According to MinIO: “Object stores excel at handling various data formats and large volumes of unstructured data and can effortlessly scale to accommodate growing data without compromising performance.” Also MinIO’s viewpoint is that its object storage can easily scale to the exabyte levels that could be needed for AI pipeline storage and that it can perform fast enough. One aspect of this is that MinIO has: “Distributed in-memory caching that is ideal for AI model checkpointing use cases.” However, no performance numbers are supplied.

A separate “High-Performance Object Storage for AI Data Infrastructure” white paper states: “MinIO’s performance characteristics mean that you can run multiple Apache Spark, Presto/Trino and Apache Hive queries, or quickly test, train and deploy AI algorithms, without suffering a storage bottleneck.”

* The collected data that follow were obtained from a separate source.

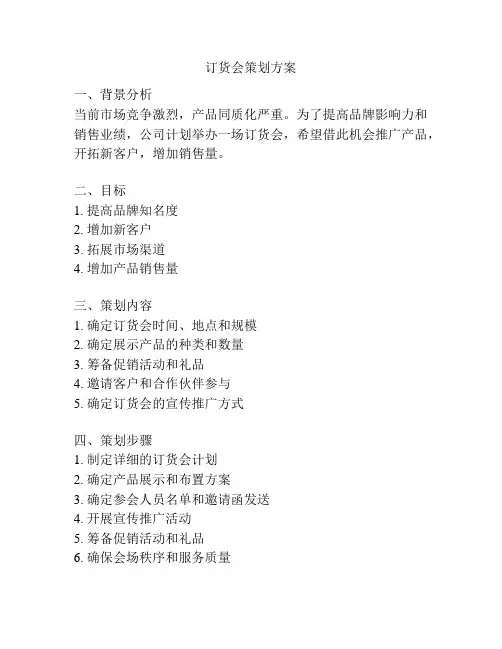 订货会策划方案

一、背景分析
当前市场竞争激烈，产品同质化严重。为了提高品牌影响力和销售业绩，公司计划举办一场订货会，希望借此机会推广产品，开拓新客户，增加销售量。

二、目标
1. 提高品牌知名度
2. 增加新客户
3. 拓展市场渠道
4. 增加产品销售量

三、策划内容
1. 确定订货会时间、地点和规模
2. 确定展示产品的种类和数量
3. 筹备促销活动和礼品
4. 邀请客户和合作伙伴参与
5. 确定订货会的宣传推广方式

四、策划步骤
1. 制定详细的订货会计划
2. 确定产品展示和布置方案
3. 确定参会人员名单和邀请函发送
4. 开展宣传推广活动
5. 筹备促销活动和礼品
6. 确保会场秩序和服务质量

It claims: “During model training, MinIO’s distributed setup allows for parallel data access and I/O operations, reducing latency and accelerating training times. For model serving, MinIO’s high-throughput data access ensures swift retrieval and deployment of AI models, and enables predictions with minimal latency. More importantly MinIO’s performance scales linearly from 100s of TBs to 100s of PBs and beyond.”

It quotes performance benchmarks with a distributed MinIO setup delivering 46.54G/sec average read throughput (GET) and 34.4GB/sec write throughput (PUT) with an 8-node cluster. A 32-node cluster delivered 349GB/sec read and 177.6GB/sec write throughput.

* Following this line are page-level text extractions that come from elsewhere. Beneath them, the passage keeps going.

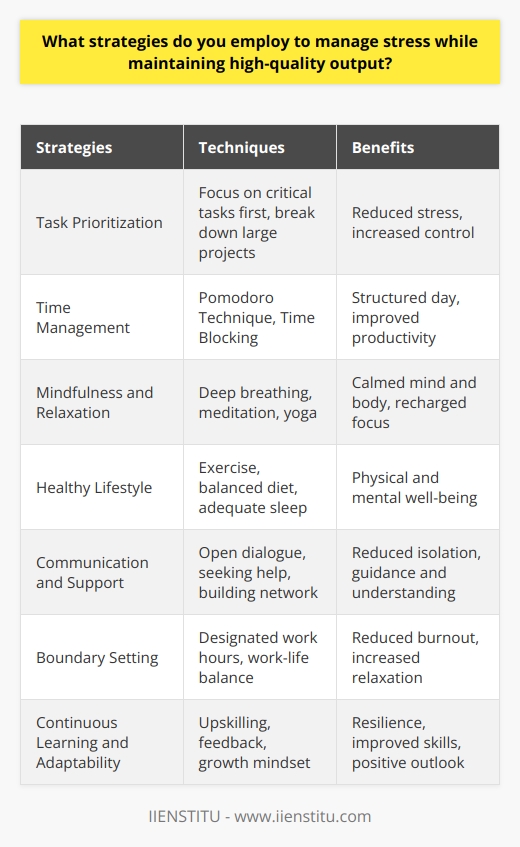 What strategies do you employ to manage stress while maintaining high-quality output?

| Strategies | Techniques | Benefits |
|---|---|---|
| Task Prioritization | Focus on critical tasks first, break down large projects | Reduced stress, increased control |
| Time Management | Pomodoro Technique, Time Blocking | Structured day, improved productivity |
| Mindfulness and Relaxation | Deep breathing, meditation, yoga | Calmed mind and body, recharged focus |
| Healthy Lifestyle | Exercise, balanced diet, adequate sleep | Physical and mental well-being |
| Communication and Support | Open dialogue, seeking help, building network | Reduced isolation, guidance and understanding |
| Boundary Setting | Designated work hours, work-life balance | Reduced burnout, increased relaxation |
| Continuous Learning and Adaptability | Upskilling, feedback, growth mindset | Resilience, improved skills, positive outlook |

IIENSTITU - www.iienstitu.com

MinIO says it has customer deployments of 300 servers that are reading at 2.75TB/sec. We can take it as read that a MinIO setup can attain overall GPUDirect-like speeds but there are no comparisons we can find between such a MinIO system and a GPUDirect-supporting parallel file system delivering the same overall bandwidth. We can’t therefore directly compare the number and cost of the server, storage and network components in a MinIO and, for example, VAST Data system, with each providing 349GB/sec read and 177.6GB/sec write throughput.

DataPOD repeatable units

The DataPOD white paper says: “Enterprise customers using MinIO for AI initiatives build exabyte scale data infrastructure as repeatable units of 100PiB.” These consists of 30 racks, each containing 11x 2RU storage servers, 2 Layer 2 top-of-rack leaf switches, a management switch, and with 10x 64-port network spine switches.

The storage server is a 2RU, single socket 64-core CPU-powered system with 128 PCIe 4 lanes, 256GB of memory, dual-port, 200GbE NIC, 24x U.2 drive bays, each holding a 30TB NVMe SSD, making a total of 720TB raw capacity. The reference architecture doc identifies Supermicro A+ 2114SWN24RT, a Dell PowerEdge R761 rack server and HPE ProLiant DL345 Gen 11 as valid servers.

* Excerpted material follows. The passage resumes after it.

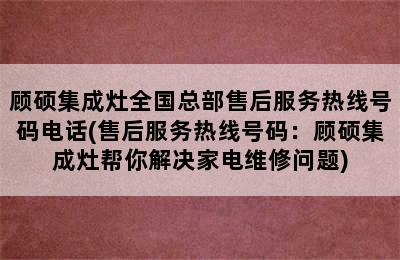 顾硕集成灶全国总部售后服务热线号码电话(售后服务热线号码：顾硕集成灶帮你解决家电维修问题)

It reckons such a setup would cost $1.5 per TB/month for the hardware and $3.54 per TB/month for the MiniIO software – $1,500/month for the hardware, $3,540/month for the software and $5,040/month all-in.

MinIO asserts that “Vendor-specific turnkey hardware appliances for AI will result in high TCO and is not scalable from a unit economics standpoint for large data AI initiatives at exabyte scale.”

It argues “AI data infrastructure in public clouds are all built on top of object stores. This is a function of the fact that the public cloud providers did not want to carry forward the chattiness and complexity associated with POSIX. The same architecture should be no different when it comes to private/hybrid cloud deployments.”

MinIO goes on to assert: “As high-speed GPUs evolve and network bandwidth standardizes on 200/400/800Gbit/sec and beyond, purpose-built object storage will be the only solution that would meet the performance SLAs and scale of AI workloads.”

DDN (Lustre), IBM (StorageScale), NetApp, PEAK:AIO, Pure Storage, Weka, and VAST Data – the GPUDirect-supporting parallel filestore suppliers – will all disagree with that point.